Hacker News new | ask | show | jobs
by Alupis 4248 days ago
> An ad network cannot tell the difference between a real click and a fake click based on the HTTP request itself.

No they can't, however they can tell what is a real user and what is not. Real users don't click every single ad presented to them on every single page. Real users don't click ads as soon as a page loads. Real users don't click on all ads at the same or near-the-same time. (If this worked, without getting flagged/blacklisted, site operators would have built bots long ago to click their own ads as there is a lot of money to be made that way)

You absolutely will harm site operators. Ad networks do indeed blacklist sites that get high volume of perceived "fake clicks", whether they are fake or not. You will only harm the sites you like the most and frequent the most.

This is a very naive view of how ad networks operate, and a very naive approach to "solving this problem" (likely built by someone who has not worked with ad networks, nor has operated an ad-driven site, ie. someone with little to no experience in the domain they are trying to solve a perceived problem).

1 comments

You really can't tell the difference between a real person who decides to click one ad per page view and a script that does the same thing. Whatever criteria you use to differentiate between fake and real can be reverse engineered and fed back into the robot to look more human.

Never mind about cyborgs, or script-enhanced humans, which are what users of this add-on will become. You can't even tell if a script was launched by a human or by another script.

It's the Iocaine Powder of ad-serving. The only way to win is to be immune to the effects of playing.

In this case, only ad-serving networks that do not change their visible behavior in response to clicks can win: no site-bans in response to visitor behavior, and no click-through bonuses or payments per impression. And that is the sort of ad network I find most tolerable.
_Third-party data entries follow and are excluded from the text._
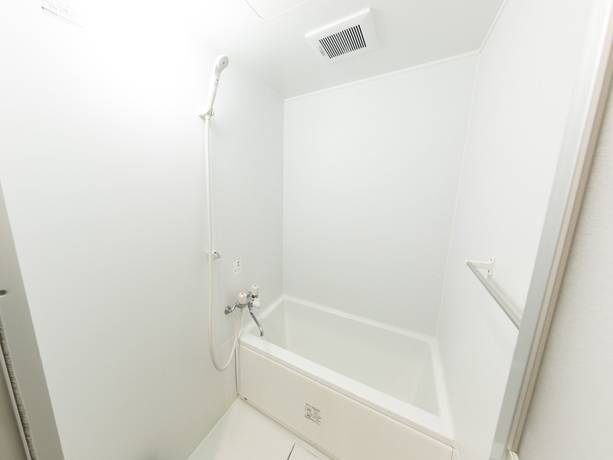 Imagen de la habitación del Hotel Guest House Denchi - Hostel. Foto 9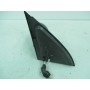 Retrovisor Izquierdo Manual Seat Arosa 1998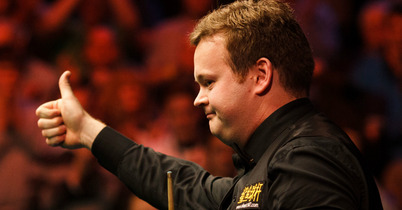 他采用了 他采用了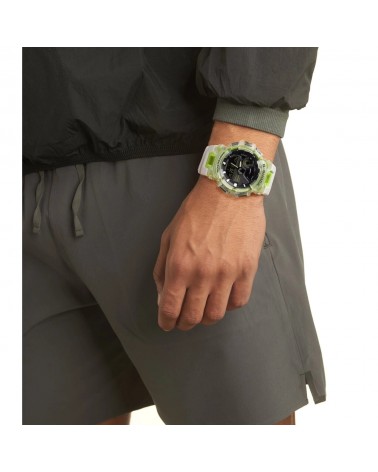 Reloj Casio G-Shock Bluetooth GBA-900SM-7A9ER - foto 3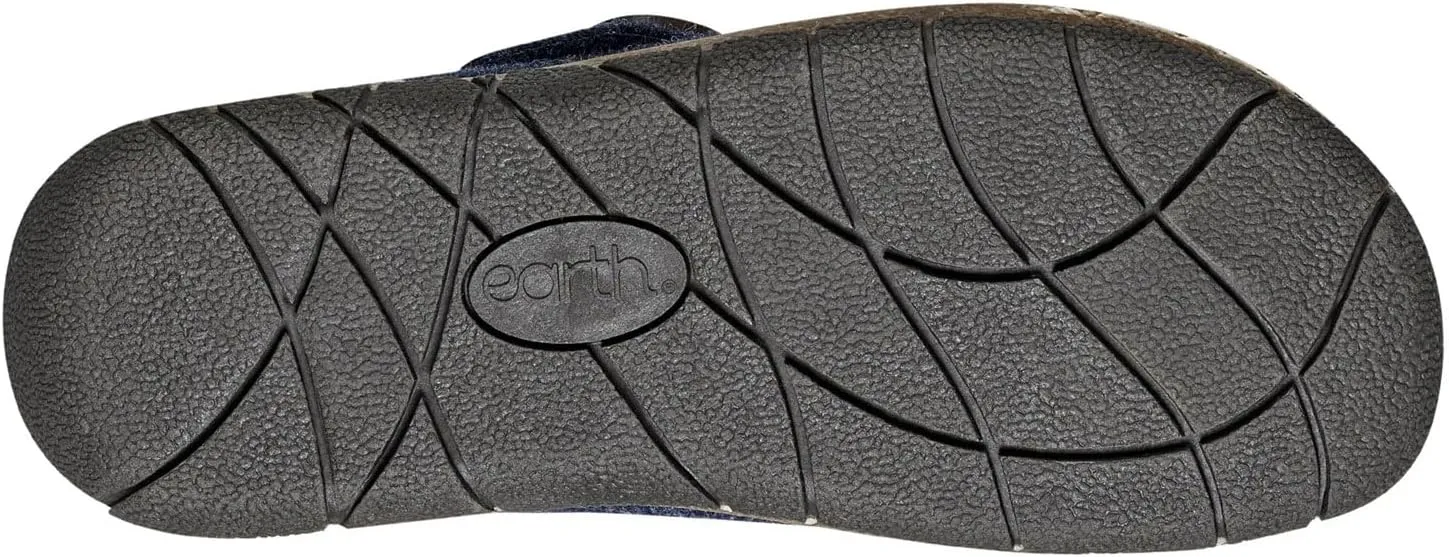 Earth Women's, Ezra Clog
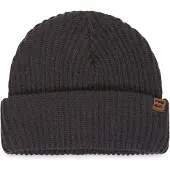 Billabong - Women's Alta Rib Beanie - Mütze Gr One Size grau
Pay the site operator based upon sound judgement as to what the value of ads on those pages are worth, and toss the site traffic analysis in the trash. You need to have an actual human determining how popular a site is likely to be, because an automated script is never going to be able to differentiate between human and another automated script that knows--or can guess at--the first script's algorithms. Do it correctly, and you won't need to compensate for temporary spikes from HN, or Slashdot, or SomethingAwful, or a Chan, or an SEO firm, or anyone else. The ad campaign pays out according to the agreement, and if the site becomes permanently more popular, the operator and the salesperson renegotiate the rate afterward.

That involves actual ad sales employees with some familiarity with the subject matter. If you purely fight bots versus bots, the programmer with the most knowledge of the other guy's program wins. And in this case, that advantages the attacker more.

You seem to fundamentally not understand how ad networks work.
Do you know the difference between in-band and out-of-band signaling?

The ad networks are using an automated Turing Test based on statistical models to differentiate between "real" and "fake" requests. Until someone commits real dollars to make a purchase, there is no out-of-band verification of the requester's humanness. When you click the ad, your tamper-proof mouse does not take a tiny blood sample to verify that you are a real person, and communicate that via magical ansible to the ad network servers. Until the check clears on a purchase, the only data the ad networks have come through the HTTP requests, as in-band signals.

In-band signals can always be faked. Ask anyone who has ever blown a modified whistle from a cereal box into a phone handset, or modified a Radio Shack tone-dialer to produce the old payphones' "quarter inserted" tone.

So any script writer that either knows or can guess at the algorithms used to automatically sort "fake" from "real" can produce automated behavior that fools the automated sorter. What's more, those models are brittle. If the real behaviors of real humans change, such as by ad-blocking or running other response-modifying scripts, the models become decreasingly accurate classifiers.

A script that blindly clicks all blocked ads on a page is the tip of the iceberg. You can substitute the "click everything" strategy for a "click like a woman pregnant for the first time" strategy, or a "click like a male gamer, aged 17-25" strategy.

If web traffic ever has a significant number of browsers impersonating the browsing behaviors of other types of people with the help of scripts, ad networks can't trust any of their traffic to know "real" from "fake". That is an intractable problem for them.

You have to be able to verify a statistically significant portion of traffic as real humans before your models will work. And that is what Nielsen does with its consumer tracker devices.